>> start Dataset excerpts

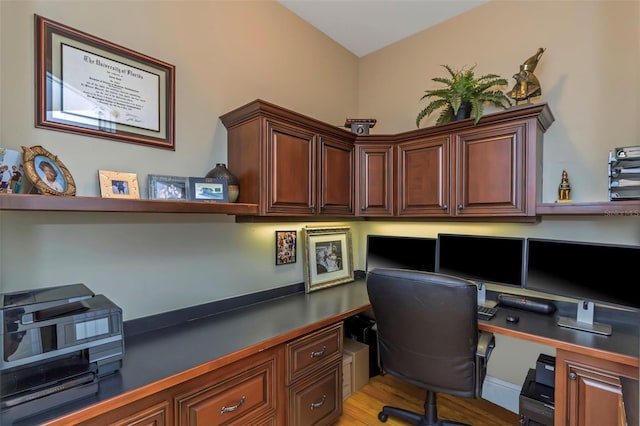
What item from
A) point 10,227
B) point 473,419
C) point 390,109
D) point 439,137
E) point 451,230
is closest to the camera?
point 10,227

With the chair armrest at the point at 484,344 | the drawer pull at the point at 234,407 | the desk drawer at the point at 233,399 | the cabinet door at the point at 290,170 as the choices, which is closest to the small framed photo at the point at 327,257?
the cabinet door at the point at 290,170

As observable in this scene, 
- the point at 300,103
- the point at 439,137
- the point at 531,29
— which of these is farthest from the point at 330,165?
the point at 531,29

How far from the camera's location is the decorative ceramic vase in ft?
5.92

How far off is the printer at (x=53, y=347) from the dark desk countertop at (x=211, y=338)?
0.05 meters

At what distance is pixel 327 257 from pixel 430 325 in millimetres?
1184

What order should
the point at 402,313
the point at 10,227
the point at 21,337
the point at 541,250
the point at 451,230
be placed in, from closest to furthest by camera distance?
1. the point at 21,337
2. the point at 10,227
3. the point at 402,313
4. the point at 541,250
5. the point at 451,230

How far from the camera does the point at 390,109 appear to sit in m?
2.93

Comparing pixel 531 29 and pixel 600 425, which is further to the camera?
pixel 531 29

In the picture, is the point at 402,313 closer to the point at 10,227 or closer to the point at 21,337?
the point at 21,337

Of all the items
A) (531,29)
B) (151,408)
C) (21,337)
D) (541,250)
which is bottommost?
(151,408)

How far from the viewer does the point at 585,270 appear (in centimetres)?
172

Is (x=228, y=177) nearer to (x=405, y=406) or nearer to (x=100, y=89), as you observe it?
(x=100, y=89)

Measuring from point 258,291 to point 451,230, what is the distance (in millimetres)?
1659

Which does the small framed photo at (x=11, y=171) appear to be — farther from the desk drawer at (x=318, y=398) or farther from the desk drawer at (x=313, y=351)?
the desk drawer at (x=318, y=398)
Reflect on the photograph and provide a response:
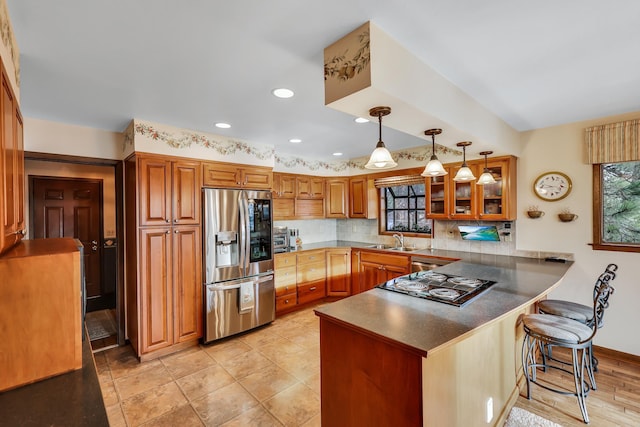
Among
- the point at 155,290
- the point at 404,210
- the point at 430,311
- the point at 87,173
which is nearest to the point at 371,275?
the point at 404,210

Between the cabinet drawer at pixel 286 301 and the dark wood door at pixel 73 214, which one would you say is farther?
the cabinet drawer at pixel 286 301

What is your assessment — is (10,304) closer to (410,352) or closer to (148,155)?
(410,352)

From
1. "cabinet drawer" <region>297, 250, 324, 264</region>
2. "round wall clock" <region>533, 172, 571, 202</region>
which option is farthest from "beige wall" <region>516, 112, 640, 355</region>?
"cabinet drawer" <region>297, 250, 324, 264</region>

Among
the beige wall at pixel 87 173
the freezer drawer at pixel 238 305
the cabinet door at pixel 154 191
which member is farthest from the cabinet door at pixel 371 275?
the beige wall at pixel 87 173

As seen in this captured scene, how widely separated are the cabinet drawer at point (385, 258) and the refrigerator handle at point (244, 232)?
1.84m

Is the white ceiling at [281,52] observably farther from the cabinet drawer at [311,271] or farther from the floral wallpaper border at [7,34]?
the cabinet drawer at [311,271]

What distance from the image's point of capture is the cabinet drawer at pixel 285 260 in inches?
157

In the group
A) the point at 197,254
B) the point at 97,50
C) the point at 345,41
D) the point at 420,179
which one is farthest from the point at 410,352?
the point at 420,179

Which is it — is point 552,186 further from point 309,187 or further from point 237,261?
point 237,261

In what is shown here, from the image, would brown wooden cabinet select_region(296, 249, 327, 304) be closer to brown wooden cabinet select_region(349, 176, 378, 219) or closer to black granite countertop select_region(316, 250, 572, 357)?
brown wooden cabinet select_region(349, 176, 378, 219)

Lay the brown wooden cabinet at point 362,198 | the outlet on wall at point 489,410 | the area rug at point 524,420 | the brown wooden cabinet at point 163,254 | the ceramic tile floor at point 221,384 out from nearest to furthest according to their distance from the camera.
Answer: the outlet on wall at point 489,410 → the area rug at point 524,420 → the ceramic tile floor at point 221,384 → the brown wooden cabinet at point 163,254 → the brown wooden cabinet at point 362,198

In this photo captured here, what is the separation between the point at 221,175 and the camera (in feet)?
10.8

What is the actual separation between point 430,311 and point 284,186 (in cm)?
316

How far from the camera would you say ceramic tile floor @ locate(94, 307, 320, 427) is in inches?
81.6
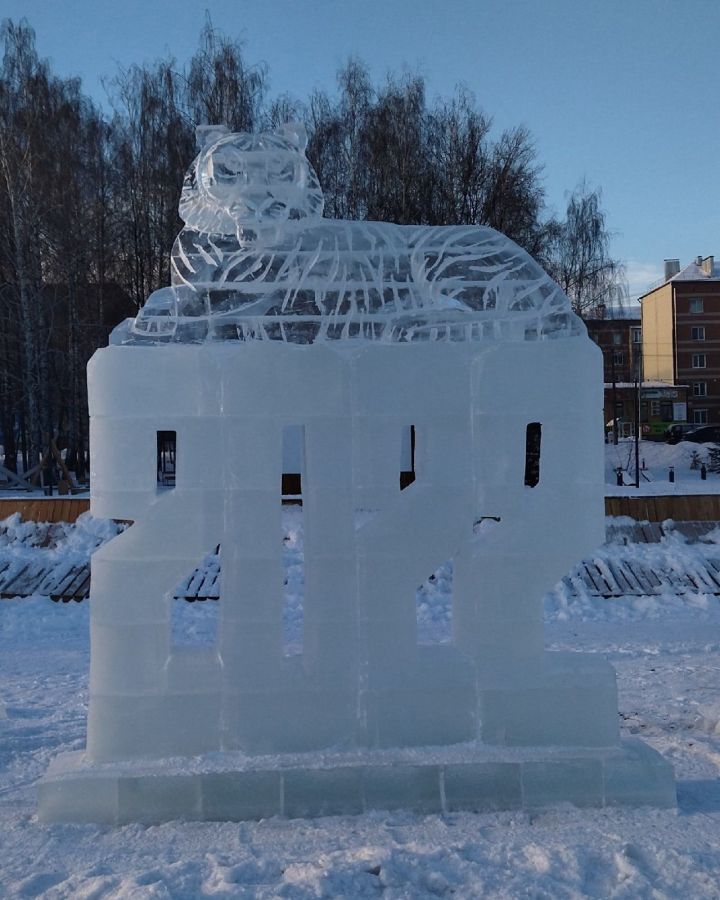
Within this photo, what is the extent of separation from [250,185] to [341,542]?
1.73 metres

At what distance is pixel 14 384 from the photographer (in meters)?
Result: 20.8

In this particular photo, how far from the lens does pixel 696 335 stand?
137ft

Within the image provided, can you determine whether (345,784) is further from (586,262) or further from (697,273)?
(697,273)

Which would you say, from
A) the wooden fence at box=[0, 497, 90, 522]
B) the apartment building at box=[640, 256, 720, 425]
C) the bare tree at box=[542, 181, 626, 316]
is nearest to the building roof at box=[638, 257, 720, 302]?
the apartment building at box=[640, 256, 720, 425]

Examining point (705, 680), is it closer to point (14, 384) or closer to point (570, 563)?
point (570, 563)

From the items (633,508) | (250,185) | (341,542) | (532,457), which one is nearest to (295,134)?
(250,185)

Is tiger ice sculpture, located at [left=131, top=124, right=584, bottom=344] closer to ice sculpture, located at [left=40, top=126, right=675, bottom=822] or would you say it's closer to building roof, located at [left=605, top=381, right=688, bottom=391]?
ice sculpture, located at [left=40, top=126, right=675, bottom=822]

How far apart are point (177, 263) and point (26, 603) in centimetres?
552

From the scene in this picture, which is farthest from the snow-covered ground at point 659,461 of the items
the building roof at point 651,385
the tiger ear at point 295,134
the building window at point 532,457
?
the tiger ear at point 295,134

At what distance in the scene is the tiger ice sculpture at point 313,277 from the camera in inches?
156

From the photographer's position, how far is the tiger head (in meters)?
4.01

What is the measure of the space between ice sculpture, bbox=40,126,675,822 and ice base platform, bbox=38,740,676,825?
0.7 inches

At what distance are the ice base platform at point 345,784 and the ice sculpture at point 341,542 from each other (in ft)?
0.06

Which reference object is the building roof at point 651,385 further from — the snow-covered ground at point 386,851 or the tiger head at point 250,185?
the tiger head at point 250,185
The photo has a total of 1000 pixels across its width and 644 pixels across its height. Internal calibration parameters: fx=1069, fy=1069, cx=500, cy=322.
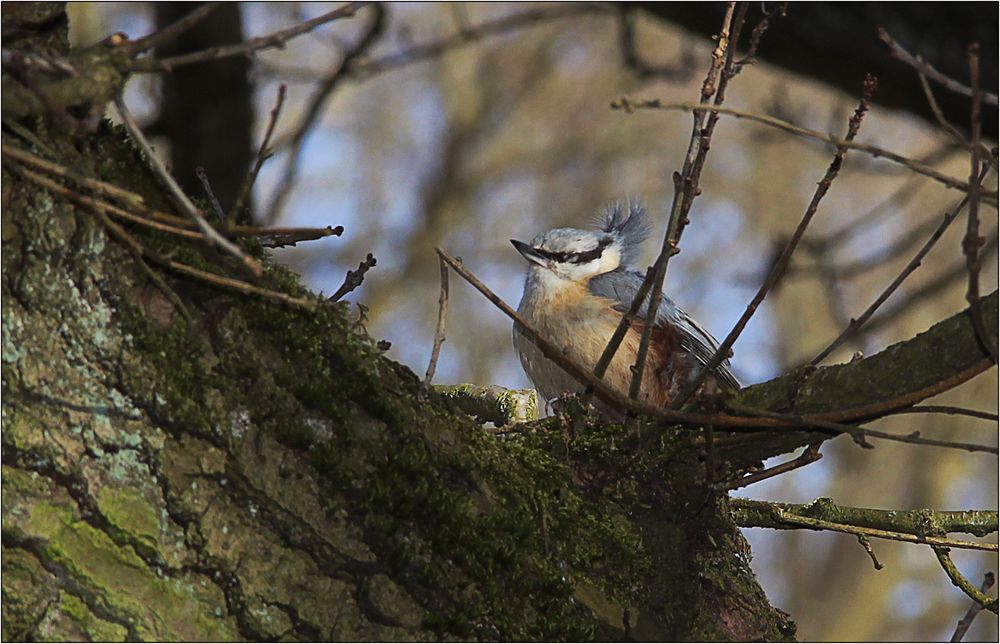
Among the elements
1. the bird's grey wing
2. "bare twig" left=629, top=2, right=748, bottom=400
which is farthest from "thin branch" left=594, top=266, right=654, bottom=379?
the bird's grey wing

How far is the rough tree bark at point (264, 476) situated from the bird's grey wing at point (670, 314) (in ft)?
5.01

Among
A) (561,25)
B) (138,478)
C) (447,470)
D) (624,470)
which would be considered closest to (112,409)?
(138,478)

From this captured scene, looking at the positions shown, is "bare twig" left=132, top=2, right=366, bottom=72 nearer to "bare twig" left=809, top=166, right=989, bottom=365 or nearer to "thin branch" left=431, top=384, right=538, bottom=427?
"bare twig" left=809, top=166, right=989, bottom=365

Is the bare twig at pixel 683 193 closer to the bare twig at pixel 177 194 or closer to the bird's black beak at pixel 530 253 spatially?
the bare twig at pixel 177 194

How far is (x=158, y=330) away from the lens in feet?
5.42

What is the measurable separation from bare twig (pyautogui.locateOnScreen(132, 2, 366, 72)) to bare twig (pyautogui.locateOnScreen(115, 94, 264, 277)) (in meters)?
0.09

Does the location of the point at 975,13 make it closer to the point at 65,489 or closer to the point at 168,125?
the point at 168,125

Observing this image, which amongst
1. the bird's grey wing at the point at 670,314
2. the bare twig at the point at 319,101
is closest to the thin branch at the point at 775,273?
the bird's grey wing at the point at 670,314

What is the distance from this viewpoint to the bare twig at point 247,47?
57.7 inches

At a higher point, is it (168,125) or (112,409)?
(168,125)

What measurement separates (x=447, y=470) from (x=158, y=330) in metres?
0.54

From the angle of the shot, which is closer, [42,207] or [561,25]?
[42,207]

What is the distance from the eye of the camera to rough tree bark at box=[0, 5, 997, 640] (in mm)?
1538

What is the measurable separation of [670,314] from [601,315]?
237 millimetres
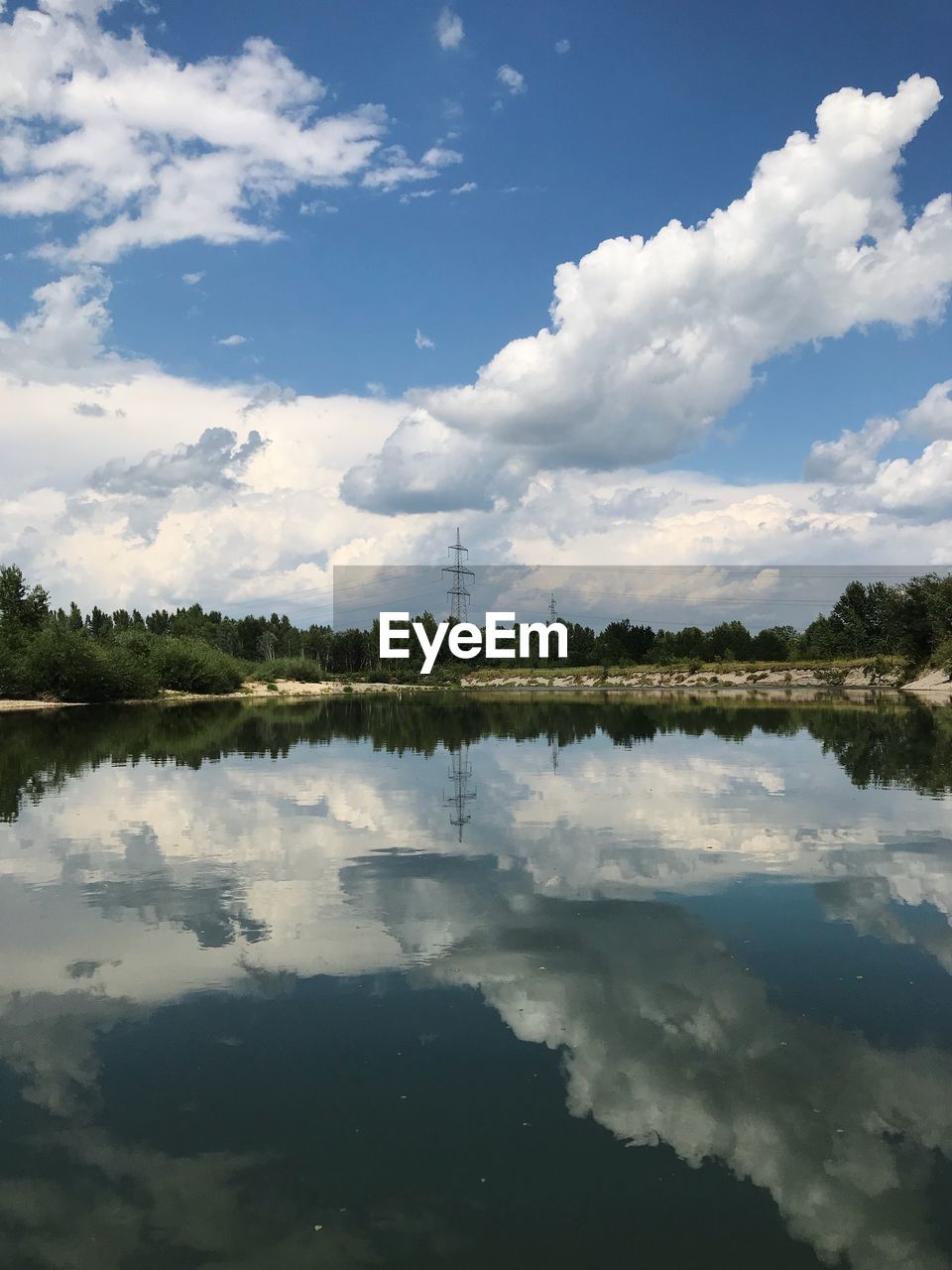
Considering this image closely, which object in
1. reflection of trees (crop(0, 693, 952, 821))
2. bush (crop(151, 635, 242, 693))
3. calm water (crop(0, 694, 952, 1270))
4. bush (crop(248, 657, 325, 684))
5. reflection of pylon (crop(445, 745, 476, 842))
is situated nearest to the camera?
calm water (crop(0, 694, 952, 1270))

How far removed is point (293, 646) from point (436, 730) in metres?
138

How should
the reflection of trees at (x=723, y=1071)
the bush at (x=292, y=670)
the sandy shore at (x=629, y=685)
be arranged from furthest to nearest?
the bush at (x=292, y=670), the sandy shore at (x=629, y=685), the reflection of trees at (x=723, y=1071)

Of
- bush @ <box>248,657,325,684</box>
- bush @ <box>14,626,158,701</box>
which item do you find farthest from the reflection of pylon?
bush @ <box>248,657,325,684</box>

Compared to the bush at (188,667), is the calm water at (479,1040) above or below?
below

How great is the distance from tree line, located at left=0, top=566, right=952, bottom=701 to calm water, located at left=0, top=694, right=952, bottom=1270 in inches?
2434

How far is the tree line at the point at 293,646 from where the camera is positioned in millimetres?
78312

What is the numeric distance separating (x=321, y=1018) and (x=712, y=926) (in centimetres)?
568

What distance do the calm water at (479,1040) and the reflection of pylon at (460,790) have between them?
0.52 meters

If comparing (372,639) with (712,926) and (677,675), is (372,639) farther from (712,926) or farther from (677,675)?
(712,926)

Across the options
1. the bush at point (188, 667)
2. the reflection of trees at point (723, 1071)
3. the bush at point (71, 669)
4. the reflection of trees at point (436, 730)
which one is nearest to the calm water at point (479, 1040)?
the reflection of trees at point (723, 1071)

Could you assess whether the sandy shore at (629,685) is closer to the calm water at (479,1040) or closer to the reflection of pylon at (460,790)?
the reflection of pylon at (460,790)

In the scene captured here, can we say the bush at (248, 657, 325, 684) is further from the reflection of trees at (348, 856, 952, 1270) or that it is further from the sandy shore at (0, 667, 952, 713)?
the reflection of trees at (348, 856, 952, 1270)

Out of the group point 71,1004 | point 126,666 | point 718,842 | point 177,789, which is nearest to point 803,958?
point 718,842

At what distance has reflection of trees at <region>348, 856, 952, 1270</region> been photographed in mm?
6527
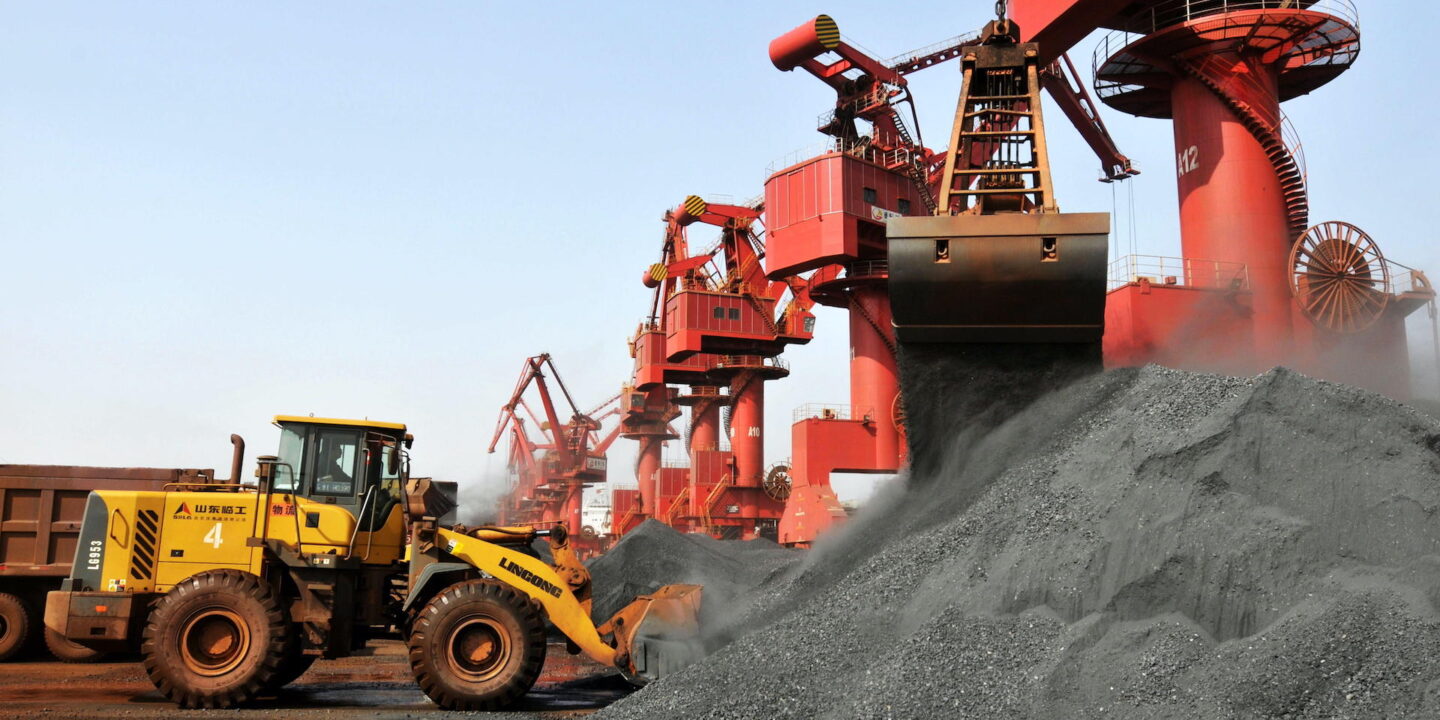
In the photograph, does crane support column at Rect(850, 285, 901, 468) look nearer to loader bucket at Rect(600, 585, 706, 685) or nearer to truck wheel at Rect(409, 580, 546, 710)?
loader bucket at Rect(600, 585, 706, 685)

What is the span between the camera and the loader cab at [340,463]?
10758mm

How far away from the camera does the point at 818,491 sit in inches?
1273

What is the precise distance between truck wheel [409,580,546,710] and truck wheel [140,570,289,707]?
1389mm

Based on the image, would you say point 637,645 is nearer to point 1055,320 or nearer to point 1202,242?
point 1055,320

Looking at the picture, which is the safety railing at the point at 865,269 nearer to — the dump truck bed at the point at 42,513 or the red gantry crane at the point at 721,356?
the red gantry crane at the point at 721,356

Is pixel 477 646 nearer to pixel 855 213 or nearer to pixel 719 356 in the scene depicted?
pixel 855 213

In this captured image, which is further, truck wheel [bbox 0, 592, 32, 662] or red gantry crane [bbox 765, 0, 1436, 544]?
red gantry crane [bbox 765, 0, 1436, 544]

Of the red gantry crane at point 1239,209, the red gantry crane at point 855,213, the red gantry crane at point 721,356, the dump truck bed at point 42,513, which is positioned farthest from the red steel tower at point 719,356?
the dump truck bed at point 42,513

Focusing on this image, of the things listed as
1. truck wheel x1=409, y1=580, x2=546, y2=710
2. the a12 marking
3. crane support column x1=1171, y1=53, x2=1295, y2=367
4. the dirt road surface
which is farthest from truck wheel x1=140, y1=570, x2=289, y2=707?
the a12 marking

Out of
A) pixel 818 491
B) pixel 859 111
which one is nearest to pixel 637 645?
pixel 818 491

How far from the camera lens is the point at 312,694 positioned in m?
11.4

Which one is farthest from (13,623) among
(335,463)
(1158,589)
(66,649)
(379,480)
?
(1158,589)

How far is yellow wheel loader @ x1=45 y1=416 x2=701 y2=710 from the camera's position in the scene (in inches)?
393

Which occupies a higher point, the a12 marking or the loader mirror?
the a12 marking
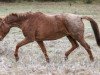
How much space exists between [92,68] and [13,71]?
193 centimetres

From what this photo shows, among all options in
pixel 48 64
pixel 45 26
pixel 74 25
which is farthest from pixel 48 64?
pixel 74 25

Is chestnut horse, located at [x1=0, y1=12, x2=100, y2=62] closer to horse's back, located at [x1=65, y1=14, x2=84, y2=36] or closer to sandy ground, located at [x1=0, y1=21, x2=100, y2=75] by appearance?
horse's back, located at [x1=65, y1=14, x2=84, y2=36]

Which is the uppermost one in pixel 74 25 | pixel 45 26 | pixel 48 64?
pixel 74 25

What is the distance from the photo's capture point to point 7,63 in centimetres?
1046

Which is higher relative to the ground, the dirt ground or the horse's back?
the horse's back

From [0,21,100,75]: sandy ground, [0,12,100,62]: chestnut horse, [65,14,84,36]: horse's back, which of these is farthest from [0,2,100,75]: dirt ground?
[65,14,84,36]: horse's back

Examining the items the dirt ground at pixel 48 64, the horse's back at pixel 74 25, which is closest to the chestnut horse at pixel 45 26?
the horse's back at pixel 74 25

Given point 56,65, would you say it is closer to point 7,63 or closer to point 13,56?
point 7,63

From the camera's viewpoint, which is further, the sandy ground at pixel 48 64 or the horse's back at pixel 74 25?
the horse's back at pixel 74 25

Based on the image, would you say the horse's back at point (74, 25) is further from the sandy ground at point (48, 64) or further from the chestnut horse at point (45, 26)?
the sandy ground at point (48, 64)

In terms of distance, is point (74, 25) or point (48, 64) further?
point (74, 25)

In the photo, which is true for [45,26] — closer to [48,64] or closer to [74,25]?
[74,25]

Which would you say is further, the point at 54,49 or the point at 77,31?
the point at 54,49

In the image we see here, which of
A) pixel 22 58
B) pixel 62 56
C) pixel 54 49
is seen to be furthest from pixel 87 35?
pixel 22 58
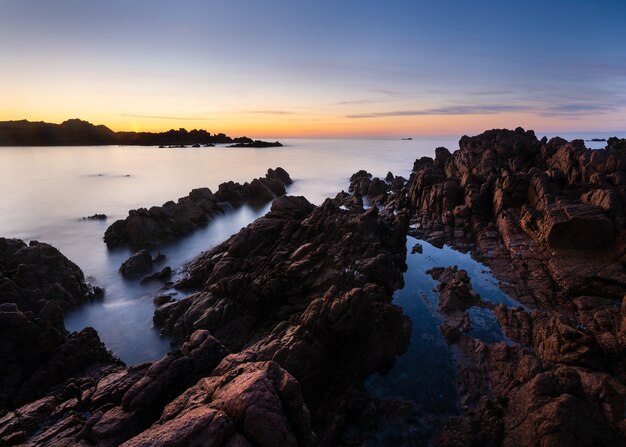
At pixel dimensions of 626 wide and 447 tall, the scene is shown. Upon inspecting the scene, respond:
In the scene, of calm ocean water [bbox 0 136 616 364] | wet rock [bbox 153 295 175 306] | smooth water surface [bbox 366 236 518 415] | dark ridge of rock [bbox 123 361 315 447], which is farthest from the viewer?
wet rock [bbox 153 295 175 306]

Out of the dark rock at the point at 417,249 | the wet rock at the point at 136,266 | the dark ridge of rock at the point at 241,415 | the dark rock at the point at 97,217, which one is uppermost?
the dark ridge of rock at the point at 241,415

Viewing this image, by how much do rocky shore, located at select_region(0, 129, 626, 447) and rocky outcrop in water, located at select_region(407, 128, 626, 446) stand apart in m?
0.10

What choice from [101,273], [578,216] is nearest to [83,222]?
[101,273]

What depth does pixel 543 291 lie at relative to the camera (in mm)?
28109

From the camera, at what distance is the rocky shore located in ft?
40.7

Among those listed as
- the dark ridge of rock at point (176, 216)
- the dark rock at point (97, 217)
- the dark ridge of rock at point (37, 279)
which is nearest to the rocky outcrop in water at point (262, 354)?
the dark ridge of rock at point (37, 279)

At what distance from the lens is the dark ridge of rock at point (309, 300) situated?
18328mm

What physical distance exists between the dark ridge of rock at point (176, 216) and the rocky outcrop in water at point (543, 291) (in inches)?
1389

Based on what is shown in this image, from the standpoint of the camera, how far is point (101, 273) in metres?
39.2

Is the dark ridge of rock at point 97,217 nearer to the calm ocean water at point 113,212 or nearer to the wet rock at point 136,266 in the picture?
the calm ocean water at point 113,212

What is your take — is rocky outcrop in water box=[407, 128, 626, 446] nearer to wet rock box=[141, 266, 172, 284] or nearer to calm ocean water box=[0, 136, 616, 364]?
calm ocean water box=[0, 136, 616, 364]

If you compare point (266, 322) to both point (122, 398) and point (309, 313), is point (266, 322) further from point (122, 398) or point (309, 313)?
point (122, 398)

>> end Dataset excerpts

▶ Work to be completed: In the records above, locate the line that contains "At what distance from". Repeat it and every line after it, exactly, and nothing else.

▶ Output for this task:
At what distance from the lens is the dark ridge of rock at point (309, 300) situated?
18328mm

What physical distance exists between the dark ridge of rock at point (176, 216) and the rocky outcrop in water at point (543, 291) (in inches)?
1389

Based on what is shown in this image, from the standpoint of the camera, how far is point (101, 273) in metres?
39.2

Is the dark ridge of rock at point 97,217 nearer to the calm ocean water at point 113,212 or nearer to the wet rock at point 136,266 in the picture?
the calm ocean water at point 113,212

What is your take — is rocky outcrop in water box=[407, 128, 626, 446] nearer to wet rock box=[141, 266, 172, 284] or nearer to calm ocean water box=[0, 136, 616, 364]?
calm ocean water box=[0, 136, 616, 364]

If you compare point (266, 322) to both point (122, 398) and point (309, 313), is point (266, 322) further from point (122, 398) or point (309, 313)?
point (122, 398)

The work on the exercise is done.